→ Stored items
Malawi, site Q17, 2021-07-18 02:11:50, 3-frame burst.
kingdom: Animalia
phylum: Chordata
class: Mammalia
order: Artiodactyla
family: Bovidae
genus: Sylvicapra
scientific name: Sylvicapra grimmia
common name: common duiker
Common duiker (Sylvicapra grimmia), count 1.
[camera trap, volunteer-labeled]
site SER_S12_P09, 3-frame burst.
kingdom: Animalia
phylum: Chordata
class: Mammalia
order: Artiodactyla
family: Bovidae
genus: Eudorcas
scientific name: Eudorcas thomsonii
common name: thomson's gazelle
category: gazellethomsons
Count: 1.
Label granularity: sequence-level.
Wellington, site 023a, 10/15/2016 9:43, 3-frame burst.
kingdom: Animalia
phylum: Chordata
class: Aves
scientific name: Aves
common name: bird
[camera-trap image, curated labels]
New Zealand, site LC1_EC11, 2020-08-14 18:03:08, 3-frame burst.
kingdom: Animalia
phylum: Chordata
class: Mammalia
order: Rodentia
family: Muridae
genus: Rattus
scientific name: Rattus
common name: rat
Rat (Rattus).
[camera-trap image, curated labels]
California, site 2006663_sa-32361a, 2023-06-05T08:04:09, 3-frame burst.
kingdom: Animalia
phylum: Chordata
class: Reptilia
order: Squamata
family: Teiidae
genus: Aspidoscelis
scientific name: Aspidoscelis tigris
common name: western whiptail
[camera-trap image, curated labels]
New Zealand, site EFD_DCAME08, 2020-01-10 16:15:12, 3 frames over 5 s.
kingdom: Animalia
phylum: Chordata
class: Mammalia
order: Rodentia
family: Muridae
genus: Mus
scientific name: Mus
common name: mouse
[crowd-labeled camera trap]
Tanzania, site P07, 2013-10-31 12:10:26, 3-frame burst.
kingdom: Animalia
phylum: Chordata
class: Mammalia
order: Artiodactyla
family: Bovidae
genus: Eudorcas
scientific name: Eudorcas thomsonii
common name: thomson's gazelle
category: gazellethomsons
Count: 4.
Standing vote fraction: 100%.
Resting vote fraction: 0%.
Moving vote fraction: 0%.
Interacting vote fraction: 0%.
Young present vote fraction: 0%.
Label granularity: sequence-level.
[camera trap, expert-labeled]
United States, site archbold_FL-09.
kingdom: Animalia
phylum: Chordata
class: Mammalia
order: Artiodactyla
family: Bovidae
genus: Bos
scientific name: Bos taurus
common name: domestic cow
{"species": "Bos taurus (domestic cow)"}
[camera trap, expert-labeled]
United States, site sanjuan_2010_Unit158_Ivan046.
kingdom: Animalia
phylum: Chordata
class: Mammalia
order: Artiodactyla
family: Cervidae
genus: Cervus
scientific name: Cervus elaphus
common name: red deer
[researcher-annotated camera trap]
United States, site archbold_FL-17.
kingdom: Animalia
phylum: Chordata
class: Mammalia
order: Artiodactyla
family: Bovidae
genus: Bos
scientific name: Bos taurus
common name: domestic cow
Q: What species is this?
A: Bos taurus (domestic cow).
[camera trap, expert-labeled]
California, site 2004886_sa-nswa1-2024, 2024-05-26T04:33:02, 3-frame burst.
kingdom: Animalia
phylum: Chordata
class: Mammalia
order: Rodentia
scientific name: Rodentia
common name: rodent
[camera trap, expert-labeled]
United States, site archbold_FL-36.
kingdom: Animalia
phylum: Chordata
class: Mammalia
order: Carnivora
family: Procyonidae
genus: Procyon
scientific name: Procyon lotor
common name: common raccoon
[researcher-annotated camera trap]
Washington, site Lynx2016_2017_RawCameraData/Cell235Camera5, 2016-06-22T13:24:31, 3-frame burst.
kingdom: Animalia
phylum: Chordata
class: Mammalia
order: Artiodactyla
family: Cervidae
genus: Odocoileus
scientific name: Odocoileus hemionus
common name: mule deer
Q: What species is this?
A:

→ THE TASK
Read the entries and show each line that mentions "Zealand".

→ ANSWER AREA
New Zealand, site LC1_EC11, 2020-08-14 18:03:08, 3-frame burst.
New Zealand, site EFD_DCAME08, 2020-01-10 16:15:12, 3 frames over 5 s.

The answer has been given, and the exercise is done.